6.11.12

La bioagricoltura sfama di più e meglio (di Giuseppina Ciuffreda)

Masanubo Fukuoka
Uno dei luoghi comuni facile da trovare nei mass media è che per sfamare i miliardi di esseri umani ci vuole l'agricoltura chimico-industriale. Ma nonostante gli ostacoli posti dalle grandi imprese dell'agrobusiness e da una cultura che percepisce inerte il suolo, la bioagricoltura si sta affermando nel mondo grazie ai risultati positivi dei suoi diversi metodi attenti a conservare ed arricchire la fertilità del terreno, senza usare prodotti chimici e senza mutuare dalla fabbrica la gestione delle aziende. Metodi sperimentati negli anni da pionieri che vale la pena di conoscere.
Un passo indietro, agli albori della chimica organica e al lavoro di due signori, uno scienziato tedesco, Justus von Liebig, e un imprenditore inglese, John Bennet Lawes. Sono loro i padri dell'agricoltura chimica. Gli studi di Liebig sul ruolo dell'azoto nella fertilità del suolo furono utilizzati da Lawes che nel 1841 apre la prima fabbrica di fertilizzanti artificiali, brevettandoli e diventando ricchissimo. Ma entrambi, come tutti i pionieri, hanno visto anche i problemi futuri. Liebig mette in guardia sull'eccessiva fiducia nei metodi chimici e raccomanda l'uso del letame, come farà anche Lawes, sulla base della sperimentazione scientifica che mette in piedi.
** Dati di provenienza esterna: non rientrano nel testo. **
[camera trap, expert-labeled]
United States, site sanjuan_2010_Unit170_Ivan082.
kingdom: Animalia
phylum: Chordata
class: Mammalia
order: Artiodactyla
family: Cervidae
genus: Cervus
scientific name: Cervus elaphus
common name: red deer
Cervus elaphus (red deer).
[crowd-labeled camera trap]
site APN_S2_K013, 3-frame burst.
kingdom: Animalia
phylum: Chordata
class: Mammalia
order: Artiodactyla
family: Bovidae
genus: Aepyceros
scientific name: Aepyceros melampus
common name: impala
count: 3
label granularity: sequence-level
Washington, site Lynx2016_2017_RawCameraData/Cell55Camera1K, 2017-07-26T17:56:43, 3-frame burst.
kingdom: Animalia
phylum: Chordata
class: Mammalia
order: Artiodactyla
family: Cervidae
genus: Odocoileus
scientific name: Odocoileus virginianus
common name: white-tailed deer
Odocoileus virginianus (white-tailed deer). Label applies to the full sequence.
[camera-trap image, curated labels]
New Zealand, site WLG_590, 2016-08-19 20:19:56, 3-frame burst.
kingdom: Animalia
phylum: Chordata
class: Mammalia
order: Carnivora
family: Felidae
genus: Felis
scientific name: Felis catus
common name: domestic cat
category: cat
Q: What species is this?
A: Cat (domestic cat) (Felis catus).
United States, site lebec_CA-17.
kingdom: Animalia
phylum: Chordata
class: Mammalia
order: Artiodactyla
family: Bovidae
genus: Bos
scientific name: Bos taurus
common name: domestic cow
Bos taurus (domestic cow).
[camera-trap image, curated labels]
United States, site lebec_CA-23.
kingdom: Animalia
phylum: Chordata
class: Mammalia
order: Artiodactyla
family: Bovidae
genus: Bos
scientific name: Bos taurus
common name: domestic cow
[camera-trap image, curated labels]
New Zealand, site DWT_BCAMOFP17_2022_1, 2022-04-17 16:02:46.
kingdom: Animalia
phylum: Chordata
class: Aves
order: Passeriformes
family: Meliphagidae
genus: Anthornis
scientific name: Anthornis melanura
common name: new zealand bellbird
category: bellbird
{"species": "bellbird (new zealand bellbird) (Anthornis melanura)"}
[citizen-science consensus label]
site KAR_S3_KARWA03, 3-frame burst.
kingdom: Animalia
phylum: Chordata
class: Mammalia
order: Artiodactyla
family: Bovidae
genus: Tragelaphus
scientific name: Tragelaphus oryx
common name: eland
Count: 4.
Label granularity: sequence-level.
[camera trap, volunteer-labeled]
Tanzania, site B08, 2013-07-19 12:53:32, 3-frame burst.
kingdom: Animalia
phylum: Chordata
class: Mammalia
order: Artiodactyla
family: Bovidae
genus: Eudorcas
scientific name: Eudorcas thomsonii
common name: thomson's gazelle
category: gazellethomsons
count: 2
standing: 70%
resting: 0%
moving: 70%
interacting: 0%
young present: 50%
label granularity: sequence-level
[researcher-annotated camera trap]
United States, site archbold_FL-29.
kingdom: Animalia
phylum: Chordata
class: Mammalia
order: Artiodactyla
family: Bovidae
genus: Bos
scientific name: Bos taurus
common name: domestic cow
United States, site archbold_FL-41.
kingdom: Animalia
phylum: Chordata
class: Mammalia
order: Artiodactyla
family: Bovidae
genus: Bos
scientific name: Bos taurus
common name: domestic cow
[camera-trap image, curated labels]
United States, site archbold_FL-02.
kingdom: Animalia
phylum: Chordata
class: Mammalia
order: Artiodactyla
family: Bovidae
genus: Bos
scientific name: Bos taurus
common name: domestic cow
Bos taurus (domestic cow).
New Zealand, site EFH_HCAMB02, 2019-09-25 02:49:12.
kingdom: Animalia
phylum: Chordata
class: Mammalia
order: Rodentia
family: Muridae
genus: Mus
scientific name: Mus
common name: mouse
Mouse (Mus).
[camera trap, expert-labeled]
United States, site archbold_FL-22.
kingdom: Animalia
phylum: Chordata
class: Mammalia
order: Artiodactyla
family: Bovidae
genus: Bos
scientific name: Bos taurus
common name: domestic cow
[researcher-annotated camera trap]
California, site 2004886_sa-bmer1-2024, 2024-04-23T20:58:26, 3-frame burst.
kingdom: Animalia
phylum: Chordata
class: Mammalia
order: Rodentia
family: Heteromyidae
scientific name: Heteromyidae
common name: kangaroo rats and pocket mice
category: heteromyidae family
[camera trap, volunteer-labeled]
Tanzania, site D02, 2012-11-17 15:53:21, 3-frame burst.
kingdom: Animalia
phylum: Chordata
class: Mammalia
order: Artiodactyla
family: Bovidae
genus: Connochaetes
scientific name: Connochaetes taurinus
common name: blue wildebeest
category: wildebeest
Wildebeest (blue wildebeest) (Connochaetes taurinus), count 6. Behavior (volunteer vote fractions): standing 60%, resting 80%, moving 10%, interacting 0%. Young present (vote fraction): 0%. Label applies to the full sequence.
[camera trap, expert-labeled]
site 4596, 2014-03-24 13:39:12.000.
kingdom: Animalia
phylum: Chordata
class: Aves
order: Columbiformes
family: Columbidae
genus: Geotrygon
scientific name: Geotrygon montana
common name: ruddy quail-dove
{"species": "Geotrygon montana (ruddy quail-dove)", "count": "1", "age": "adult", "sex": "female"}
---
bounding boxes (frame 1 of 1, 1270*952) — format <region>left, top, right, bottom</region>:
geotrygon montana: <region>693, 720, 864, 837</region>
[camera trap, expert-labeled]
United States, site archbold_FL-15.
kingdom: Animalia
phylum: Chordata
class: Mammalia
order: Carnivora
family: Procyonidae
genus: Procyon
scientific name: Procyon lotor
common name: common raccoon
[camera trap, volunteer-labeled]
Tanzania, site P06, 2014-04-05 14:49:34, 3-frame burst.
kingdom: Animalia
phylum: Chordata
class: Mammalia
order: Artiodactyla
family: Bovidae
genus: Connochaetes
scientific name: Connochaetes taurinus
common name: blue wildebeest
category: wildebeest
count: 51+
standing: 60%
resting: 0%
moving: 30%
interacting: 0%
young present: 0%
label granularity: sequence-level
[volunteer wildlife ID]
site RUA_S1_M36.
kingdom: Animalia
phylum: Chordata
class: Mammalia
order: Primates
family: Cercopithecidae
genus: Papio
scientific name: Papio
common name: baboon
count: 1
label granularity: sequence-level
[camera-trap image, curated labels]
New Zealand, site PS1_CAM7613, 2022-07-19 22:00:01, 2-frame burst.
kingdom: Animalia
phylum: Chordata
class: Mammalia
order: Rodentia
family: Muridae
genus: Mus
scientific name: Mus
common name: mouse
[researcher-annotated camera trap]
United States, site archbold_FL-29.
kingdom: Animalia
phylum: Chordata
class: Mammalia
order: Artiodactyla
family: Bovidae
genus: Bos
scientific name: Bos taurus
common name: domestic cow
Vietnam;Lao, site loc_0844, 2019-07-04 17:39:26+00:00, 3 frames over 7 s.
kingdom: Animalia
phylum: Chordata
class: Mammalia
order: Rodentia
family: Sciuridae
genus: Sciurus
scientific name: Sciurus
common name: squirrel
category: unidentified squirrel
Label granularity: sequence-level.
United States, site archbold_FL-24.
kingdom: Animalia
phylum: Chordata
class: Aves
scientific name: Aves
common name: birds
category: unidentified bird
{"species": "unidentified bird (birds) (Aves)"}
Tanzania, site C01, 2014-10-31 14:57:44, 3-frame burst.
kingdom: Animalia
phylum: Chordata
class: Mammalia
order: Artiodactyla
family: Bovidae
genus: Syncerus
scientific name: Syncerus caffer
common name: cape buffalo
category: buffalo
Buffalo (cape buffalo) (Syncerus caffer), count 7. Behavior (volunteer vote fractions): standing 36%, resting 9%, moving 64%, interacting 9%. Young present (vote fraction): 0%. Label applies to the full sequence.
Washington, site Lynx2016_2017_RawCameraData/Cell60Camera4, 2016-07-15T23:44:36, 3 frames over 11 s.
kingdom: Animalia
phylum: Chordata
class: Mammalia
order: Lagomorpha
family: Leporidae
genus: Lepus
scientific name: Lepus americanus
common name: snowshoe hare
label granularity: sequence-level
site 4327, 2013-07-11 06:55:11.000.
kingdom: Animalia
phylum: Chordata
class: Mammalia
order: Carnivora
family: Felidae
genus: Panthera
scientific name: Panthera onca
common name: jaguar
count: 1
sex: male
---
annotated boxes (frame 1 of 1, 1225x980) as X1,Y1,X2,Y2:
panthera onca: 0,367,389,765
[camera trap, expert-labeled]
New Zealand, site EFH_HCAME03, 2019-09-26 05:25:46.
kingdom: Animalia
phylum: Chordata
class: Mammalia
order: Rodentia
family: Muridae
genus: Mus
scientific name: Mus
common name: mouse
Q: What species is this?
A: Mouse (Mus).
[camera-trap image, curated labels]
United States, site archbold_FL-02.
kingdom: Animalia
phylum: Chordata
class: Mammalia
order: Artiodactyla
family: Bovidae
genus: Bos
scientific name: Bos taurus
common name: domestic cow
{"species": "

Il successo lascia nel dimenticatoio le riserve iniziali.
La storia dell'agricoltura organica e del recupero di metodi di coltivazione tradizionali comincia quando i danni si manifestano con evidenza. Albert Howard, botanico dell'Impero britannico, nel 1905 va in India. Lì apprende dai contadini la "legge del ritorno": per mantenere la fertilità bisogna restituire alla terra residui vegetali e animali. Crea il composto indore e dai suoi insegnamenti nel 1947 nascerà in Inghilterra la Soil Association per la coltivazione organica. In Germania nel 1924 Rudolf Steiner dà i fondamenti della biodinamica sulla base di una visione naturale e spirituale. Mentre l'agricoltura industriale nel dopoguerra si diffonde nel mondo con il piano Marshall e con la "rivoluzione verde" gestita dalla Fao, il giapponese Masanubo Fukuoka sperimenta con successo in Asia e in Africa un'agricoltura zen, con un intervento umano minimo. Claude Aubert in Francia coltiva in modo bio-tradizionale e l'australiano Bill Mollison pratica la permacoltura con grande attenzione a sistemi durevoli. Nel Terzo mondo la battaglia per la riforma agraria diventa anche lotta per un cibo pulito e organico. Ne parlano dal 2004 in Italia, nei giorni di Terra Madre, l'incontro di contadini che arrivano a Torino da tutto il mondo organizzato da Slow Food.
La verità è che l'agricoltura biologica funziona ed è un'alternativa reale. Nel 1989 la National Research Council che riunisce l'Accademia delle scienze degli Stati Uniti, l'Ordine degli ingegneri e l'Istituto nazionale di medicina, dopo un'indagine di 5 anni su aziende che usavano metodi di coltivazione alternativi ha concluso che sono competitive, l'impatto ambientale è basso, la resa maggiore, ed ha raccomandato di ridurre gli incentivi all'agricoltura chimica. Uno degli ultimi rapporti dell'Onu, dicembre 2010, che ha preso in esame la letteratura scientifica degli ultimi 5 anni, raccomanda l'agroecologia per lo sviluppo rurale. I metodi organici garantiscono produttività, sostenibilità ambientale e la partecipazione attiva dei contadini.